• WHAT IS BEING ASKED: Beneath this line sits some data. Return only its lines from the one holding "لـ مهرجان #هلا_سعودي" through the one holding "Imported From Japan", inclusive, exactly, with the images removed.

• DATA:
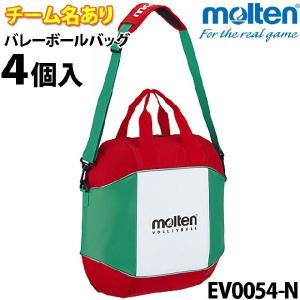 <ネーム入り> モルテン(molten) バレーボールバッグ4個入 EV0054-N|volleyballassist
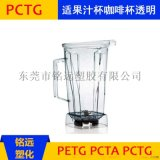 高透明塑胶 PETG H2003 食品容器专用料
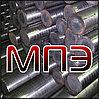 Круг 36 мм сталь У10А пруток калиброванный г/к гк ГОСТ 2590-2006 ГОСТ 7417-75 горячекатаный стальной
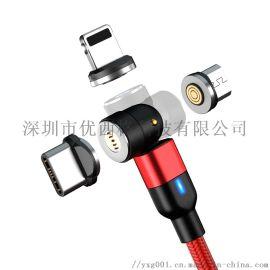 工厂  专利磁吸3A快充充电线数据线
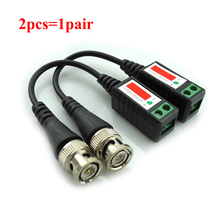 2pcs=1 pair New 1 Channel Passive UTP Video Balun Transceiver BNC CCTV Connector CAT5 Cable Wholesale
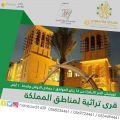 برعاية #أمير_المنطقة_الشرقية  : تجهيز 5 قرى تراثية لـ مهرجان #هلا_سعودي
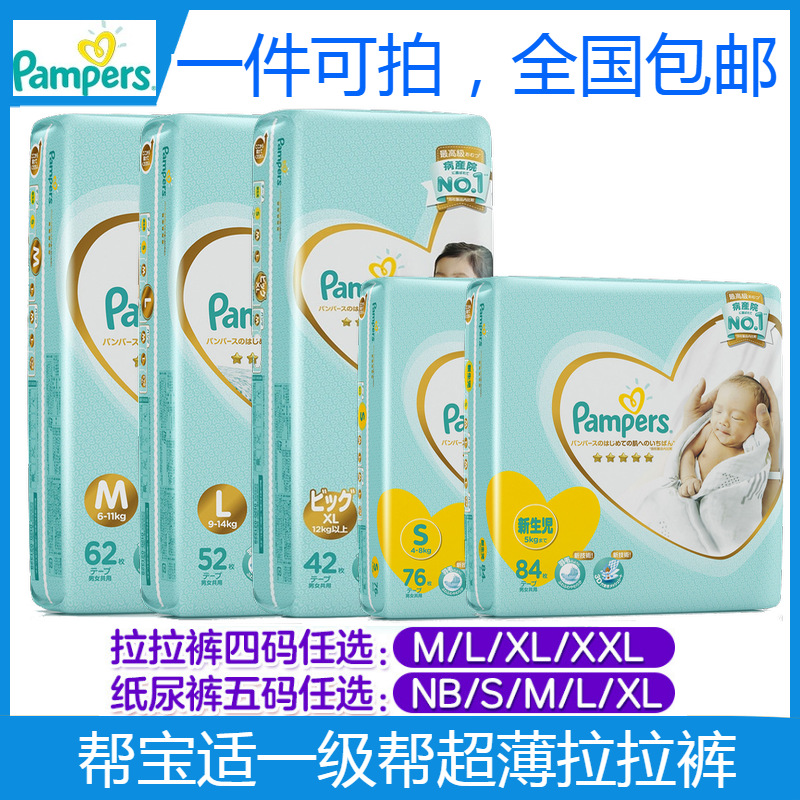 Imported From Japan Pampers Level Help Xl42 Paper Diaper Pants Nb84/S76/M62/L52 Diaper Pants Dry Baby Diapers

* * *

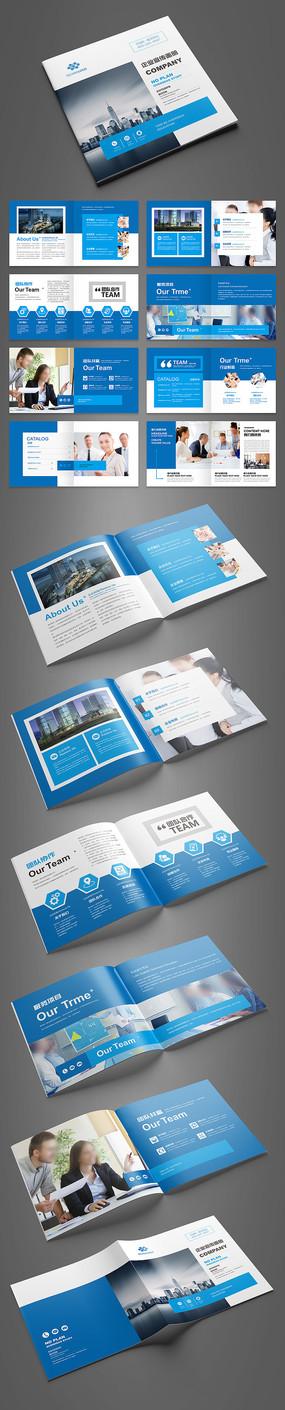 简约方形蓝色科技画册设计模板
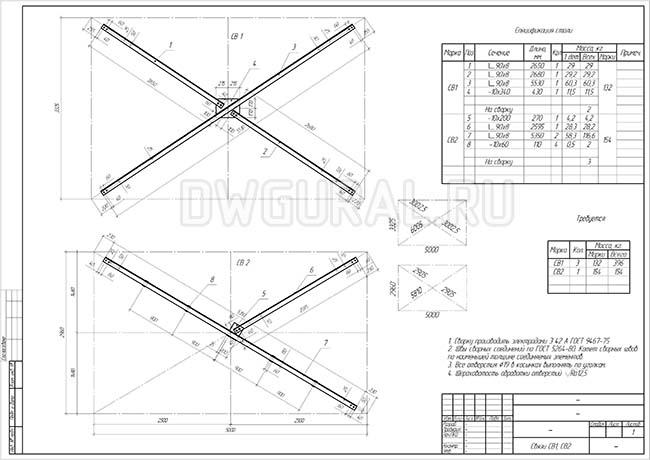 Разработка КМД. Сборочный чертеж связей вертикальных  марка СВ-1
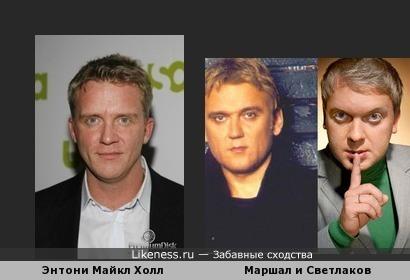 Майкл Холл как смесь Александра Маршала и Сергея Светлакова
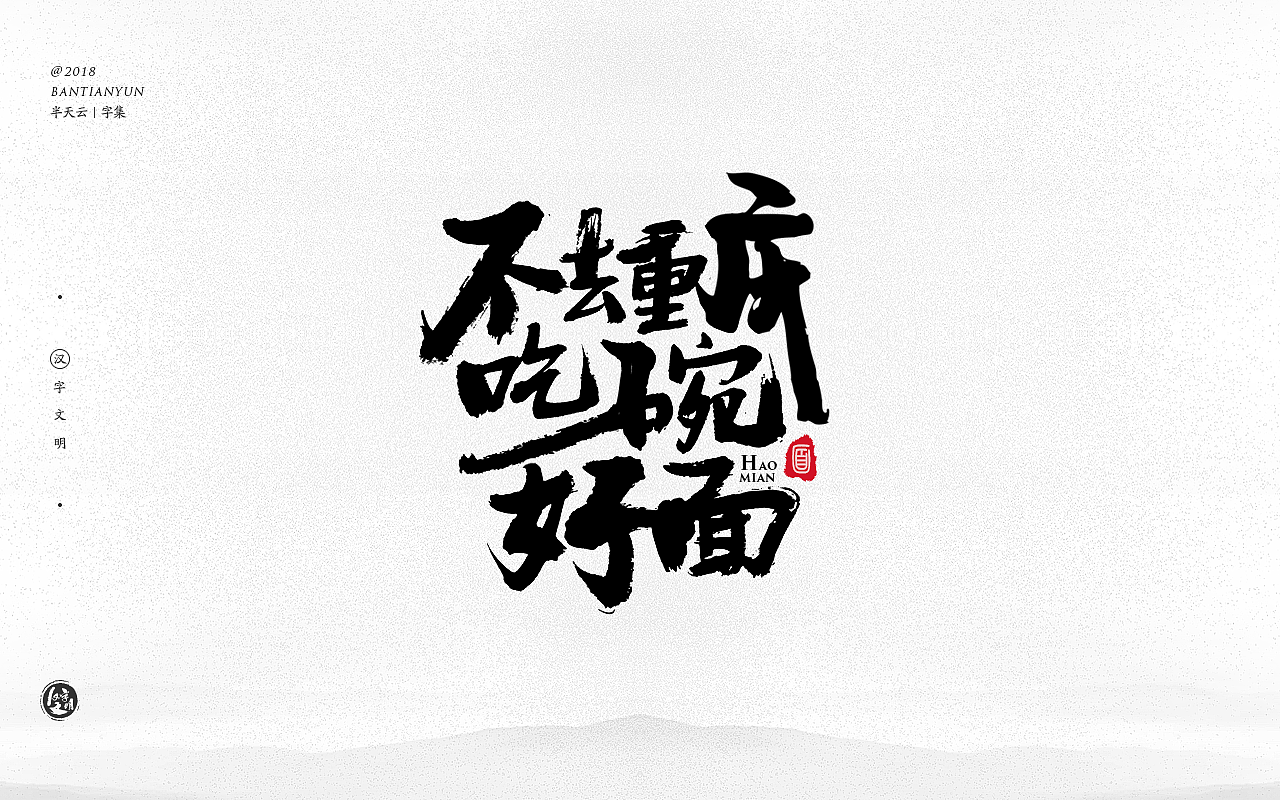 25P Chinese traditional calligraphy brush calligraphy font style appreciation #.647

• OUTPUT OF THE TASK:
 برعاية #أمير_المنطقة_الشرقية  : تجهيز 5 قرى تراثية لـ مهرجان #هلا_سعودي
 Imported From Japan Pampers Level Help Xl42 Paper Diaper Pants Nb84/S76/M62/L52 Diaper Pants Dry Baby Diapers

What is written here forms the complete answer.